Sopotnica (Сoпoτница) is a village in North Macedonia. It used to be a separate municipality but is now part of the Demir Hisar Municipality.

The area of Sopotnica includes a mix of rural and urban environments. Settled areas range from smaller villages such as Boište, Cerovo and Virovo, located in the mountainous area of Sopotnica, to places with elements of urban living, such as Sopotnica, the administrative centre of the former Municipality of Sopotnica.
A key characteristic of the area is the contrast between the wild landscapes and the man-made features of cultivated areas.

The area of Sopotnica is rich in natural resources, and has significant cultural and historical heritage.

==Demography==
===Demographic history===

According to Vasil Kanchov's study of Macedonia in 1900, "Macedonia, Ethnography and Statistics", (Македония. Етнография и статистика), counted the village as having 560 inhabitants, all of whom were counted as Bulgarian Christians.

Dimitar Mišev's 1905 study of the Bulgarian Exarchate, Macedonia and its Christian population (La Macédoine et sa Population Chrétienne), counted 640 exarchists in the village.

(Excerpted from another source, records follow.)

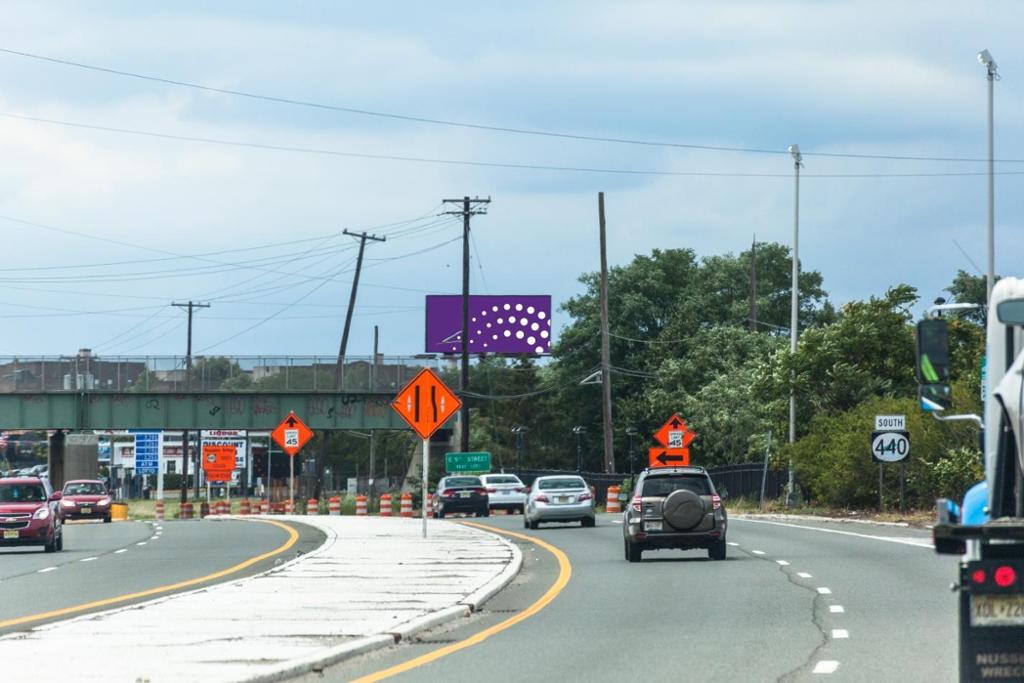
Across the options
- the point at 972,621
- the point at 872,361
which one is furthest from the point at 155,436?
the point at 972,621

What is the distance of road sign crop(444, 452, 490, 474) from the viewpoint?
3319 inches

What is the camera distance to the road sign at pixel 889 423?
143 feet

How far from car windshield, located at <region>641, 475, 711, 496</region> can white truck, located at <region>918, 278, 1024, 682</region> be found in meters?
18.2

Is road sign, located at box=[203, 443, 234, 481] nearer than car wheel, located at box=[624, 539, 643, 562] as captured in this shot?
No

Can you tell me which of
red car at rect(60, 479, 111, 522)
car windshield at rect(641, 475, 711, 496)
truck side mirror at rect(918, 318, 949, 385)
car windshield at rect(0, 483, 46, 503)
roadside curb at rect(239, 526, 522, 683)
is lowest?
red car at rect(60, 479, 111, 522)

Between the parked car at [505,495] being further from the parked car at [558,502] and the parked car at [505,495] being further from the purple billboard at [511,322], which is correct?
the purple billboard at [511,322]

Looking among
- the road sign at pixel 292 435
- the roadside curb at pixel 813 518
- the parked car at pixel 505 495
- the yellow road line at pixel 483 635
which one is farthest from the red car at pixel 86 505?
the yellow road line at pixel 483 635

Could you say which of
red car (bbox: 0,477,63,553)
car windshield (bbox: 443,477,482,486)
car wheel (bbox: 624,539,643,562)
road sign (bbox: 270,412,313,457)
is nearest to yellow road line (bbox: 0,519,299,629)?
red car (bbox: 0,477,63,553)

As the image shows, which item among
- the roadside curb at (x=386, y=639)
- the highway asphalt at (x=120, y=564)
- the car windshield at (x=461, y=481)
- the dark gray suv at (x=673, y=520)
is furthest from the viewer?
the car windshield at (x=461, y=481)

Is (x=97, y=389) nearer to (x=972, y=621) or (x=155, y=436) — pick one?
(x=972, y=621)

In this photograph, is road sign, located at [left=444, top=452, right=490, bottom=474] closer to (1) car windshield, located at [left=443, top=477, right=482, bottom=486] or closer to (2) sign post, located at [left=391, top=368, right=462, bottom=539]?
(1) car windshield, located at [left=443, top=477, right=482, bottom=486]

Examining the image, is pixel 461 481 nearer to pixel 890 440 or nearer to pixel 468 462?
pixel 468 462

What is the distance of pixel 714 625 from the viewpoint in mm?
18453

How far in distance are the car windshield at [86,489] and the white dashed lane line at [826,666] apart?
58.9 metres
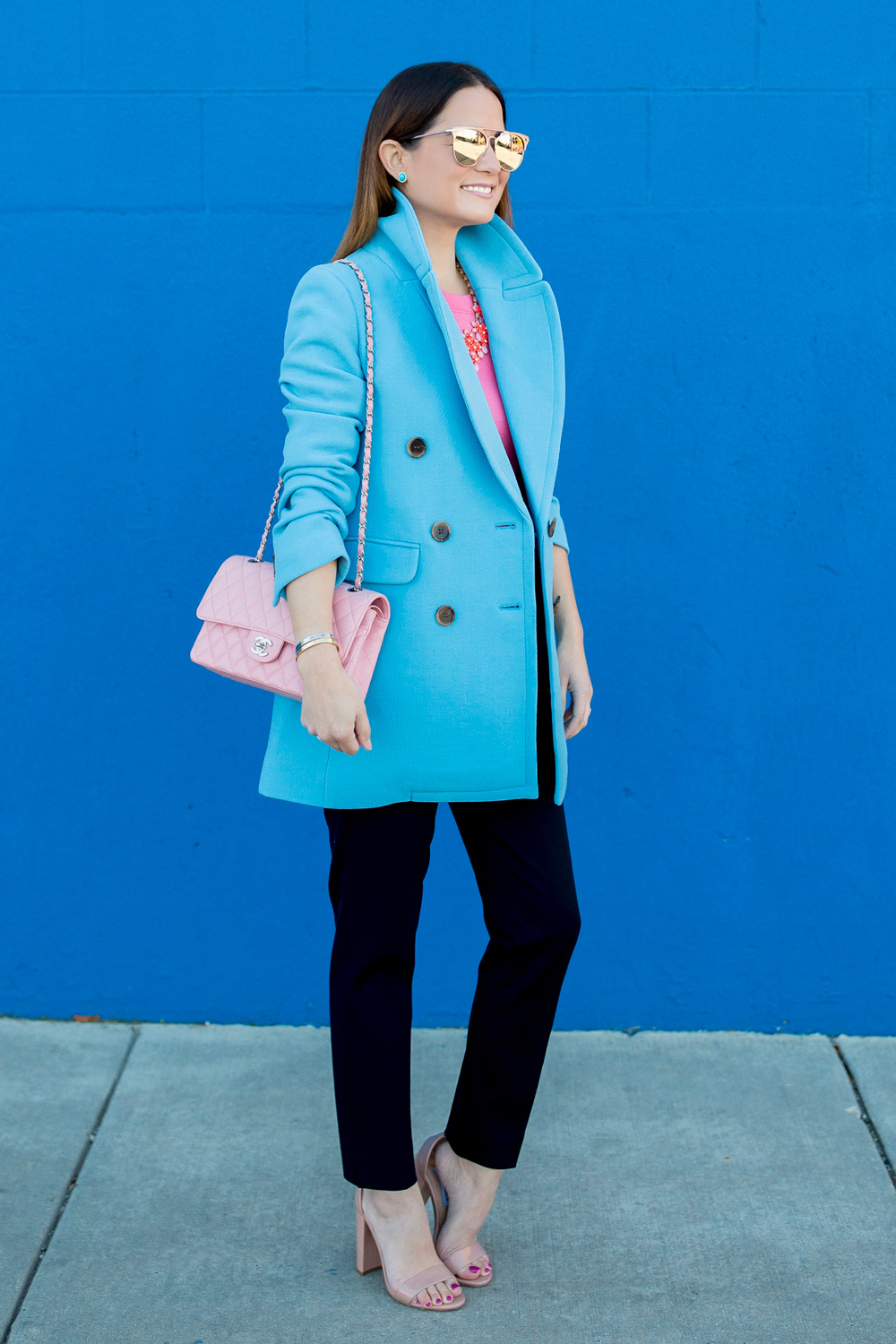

| Demographics of Sopotnica | |
| Census year | Population |

| 1961 | 956 |

| 1994 | 989 |

| 2002 | 929 |

===Demographics today===
According to the 2002 census, the village had a total of 929 inhabitants. Ethnic groups in the village include:

- Macedonians 926
- Serbs 3

The majority of the population was elderly and the proportion of young people was below the national average.